*** Opening THE DATA ***

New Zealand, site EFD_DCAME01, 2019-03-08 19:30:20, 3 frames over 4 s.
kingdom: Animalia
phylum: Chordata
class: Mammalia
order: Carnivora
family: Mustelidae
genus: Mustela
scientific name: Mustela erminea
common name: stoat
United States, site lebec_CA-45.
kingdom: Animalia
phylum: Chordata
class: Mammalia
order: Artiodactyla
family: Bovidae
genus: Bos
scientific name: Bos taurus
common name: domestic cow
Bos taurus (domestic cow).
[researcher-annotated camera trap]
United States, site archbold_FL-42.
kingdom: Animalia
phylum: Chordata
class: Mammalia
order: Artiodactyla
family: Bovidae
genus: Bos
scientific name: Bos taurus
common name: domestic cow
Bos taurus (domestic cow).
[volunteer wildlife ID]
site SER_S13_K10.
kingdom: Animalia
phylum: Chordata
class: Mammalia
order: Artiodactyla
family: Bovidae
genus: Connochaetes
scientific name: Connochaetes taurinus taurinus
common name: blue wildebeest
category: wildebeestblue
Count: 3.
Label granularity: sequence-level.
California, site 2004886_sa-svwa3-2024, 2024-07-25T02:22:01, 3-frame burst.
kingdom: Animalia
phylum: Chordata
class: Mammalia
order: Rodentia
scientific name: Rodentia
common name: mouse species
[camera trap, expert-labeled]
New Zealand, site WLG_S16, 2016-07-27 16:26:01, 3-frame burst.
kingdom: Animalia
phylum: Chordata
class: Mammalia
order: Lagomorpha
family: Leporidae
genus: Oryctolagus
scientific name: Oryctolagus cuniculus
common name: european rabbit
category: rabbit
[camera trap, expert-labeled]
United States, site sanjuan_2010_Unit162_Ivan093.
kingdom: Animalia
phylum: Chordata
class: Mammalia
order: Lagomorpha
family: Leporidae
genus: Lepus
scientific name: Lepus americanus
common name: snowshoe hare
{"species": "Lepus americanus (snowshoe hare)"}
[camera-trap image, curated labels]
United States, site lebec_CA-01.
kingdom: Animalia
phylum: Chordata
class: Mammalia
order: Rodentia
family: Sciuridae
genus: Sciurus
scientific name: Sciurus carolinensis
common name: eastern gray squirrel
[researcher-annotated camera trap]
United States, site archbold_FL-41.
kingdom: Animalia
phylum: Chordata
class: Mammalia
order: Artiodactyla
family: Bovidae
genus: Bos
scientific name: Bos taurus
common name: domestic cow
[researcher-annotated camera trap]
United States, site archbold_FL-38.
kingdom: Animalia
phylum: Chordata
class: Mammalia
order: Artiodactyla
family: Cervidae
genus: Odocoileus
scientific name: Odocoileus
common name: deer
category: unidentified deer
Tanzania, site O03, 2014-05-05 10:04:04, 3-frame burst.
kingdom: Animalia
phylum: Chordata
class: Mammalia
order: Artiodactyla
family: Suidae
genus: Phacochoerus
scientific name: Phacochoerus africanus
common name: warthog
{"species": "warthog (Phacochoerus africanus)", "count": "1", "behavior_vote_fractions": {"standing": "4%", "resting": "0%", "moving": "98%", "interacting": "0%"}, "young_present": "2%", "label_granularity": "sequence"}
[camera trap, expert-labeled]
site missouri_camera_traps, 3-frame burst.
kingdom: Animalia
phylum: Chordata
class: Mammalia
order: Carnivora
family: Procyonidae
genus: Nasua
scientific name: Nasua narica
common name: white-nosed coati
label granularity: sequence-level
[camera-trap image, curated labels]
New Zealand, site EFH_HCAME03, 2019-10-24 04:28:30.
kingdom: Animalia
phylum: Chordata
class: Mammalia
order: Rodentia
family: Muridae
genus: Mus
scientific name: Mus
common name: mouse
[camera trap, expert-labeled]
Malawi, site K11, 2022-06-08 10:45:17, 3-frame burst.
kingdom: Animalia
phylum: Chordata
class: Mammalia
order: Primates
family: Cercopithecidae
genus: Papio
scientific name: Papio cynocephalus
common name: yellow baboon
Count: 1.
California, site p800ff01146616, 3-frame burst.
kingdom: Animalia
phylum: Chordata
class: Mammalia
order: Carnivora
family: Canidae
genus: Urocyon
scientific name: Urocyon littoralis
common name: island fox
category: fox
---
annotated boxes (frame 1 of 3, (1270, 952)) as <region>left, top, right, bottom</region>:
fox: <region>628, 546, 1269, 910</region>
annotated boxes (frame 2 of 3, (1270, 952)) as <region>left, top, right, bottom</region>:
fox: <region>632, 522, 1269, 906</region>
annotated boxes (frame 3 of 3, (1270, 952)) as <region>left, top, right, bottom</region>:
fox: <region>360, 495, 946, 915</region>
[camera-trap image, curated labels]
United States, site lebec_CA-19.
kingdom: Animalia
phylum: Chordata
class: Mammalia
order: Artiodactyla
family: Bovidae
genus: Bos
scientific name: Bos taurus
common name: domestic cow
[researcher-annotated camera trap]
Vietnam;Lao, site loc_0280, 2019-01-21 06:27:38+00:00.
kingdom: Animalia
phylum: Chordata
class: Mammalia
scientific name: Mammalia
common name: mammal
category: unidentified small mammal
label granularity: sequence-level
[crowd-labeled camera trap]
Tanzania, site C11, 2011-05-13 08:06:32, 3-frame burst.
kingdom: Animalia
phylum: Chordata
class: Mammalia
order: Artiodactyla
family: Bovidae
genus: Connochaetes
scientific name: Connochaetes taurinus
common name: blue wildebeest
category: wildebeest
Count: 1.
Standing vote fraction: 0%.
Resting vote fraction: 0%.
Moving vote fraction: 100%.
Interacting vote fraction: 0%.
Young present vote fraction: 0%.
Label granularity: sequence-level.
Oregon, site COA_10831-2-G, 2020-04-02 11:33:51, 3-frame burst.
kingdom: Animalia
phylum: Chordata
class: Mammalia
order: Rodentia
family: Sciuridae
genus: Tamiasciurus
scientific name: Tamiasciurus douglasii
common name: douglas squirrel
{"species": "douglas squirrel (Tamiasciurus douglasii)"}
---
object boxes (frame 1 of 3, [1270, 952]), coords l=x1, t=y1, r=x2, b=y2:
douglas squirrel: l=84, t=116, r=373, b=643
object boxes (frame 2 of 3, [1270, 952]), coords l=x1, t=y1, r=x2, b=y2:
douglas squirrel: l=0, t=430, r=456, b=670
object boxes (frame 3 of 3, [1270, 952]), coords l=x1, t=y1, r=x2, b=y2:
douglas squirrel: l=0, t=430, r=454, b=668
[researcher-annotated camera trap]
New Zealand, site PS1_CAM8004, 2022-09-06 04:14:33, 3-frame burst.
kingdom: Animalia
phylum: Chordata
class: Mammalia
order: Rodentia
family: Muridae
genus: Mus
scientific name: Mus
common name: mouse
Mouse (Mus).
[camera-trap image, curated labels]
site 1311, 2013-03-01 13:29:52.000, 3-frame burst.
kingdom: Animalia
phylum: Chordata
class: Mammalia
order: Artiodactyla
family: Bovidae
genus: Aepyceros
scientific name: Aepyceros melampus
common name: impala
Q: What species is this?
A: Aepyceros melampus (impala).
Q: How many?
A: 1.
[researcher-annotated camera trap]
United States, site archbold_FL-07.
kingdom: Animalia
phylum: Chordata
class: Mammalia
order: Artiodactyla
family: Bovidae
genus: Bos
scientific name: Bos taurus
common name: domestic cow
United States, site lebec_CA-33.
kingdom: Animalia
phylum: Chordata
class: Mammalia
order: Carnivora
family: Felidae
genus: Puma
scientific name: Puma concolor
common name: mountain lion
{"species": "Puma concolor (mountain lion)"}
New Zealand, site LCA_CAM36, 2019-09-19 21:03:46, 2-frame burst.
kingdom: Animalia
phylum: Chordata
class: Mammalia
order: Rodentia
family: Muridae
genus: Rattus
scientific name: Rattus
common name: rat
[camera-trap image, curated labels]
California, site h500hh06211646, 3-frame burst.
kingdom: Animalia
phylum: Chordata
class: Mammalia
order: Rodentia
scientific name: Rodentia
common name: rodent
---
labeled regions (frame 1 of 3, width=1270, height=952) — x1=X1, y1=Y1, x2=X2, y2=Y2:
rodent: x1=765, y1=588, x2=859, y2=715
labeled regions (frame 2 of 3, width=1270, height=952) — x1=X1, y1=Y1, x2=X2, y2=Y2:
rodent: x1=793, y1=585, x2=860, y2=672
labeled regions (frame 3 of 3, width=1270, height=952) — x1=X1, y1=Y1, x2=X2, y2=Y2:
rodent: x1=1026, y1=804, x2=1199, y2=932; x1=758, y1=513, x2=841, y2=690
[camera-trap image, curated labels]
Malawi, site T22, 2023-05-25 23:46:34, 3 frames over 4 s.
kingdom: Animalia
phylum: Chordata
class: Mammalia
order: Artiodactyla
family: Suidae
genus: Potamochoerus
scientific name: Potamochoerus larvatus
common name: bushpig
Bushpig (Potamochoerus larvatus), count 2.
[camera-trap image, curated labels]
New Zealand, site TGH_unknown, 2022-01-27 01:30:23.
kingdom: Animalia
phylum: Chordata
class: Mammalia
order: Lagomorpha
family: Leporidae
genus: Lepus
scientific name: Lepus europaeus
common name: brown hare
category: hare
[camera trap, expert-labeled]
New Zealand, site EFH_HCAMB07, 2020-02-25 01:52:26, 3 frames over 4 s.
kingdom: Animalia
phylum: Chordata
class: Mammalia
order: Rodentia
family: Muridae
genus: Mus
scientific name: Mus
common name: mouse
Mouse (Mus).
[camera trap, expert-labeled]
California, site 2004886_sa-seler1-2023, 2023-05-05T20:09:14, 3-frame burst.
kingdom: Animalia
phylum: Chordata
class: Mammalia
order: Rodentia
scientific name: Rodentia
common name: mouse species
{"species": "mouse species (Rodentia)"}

*** Closing THE DATA ***

# TASK ITEM:
All lines in the entries above that hold the word "California" need to be copied.

# RESPONSE:
California, site 2004886_sa-svwa3-2024, 2024-07-25T02:22:01, 3-frame burst.
California, site p800ff01146616, 3-frame burst.
California, site h500hh06211646, 3-frame burst.
California, site 2004886_sa-seler1-2023, 2023-05-05T20:09:14, 3-frame burst.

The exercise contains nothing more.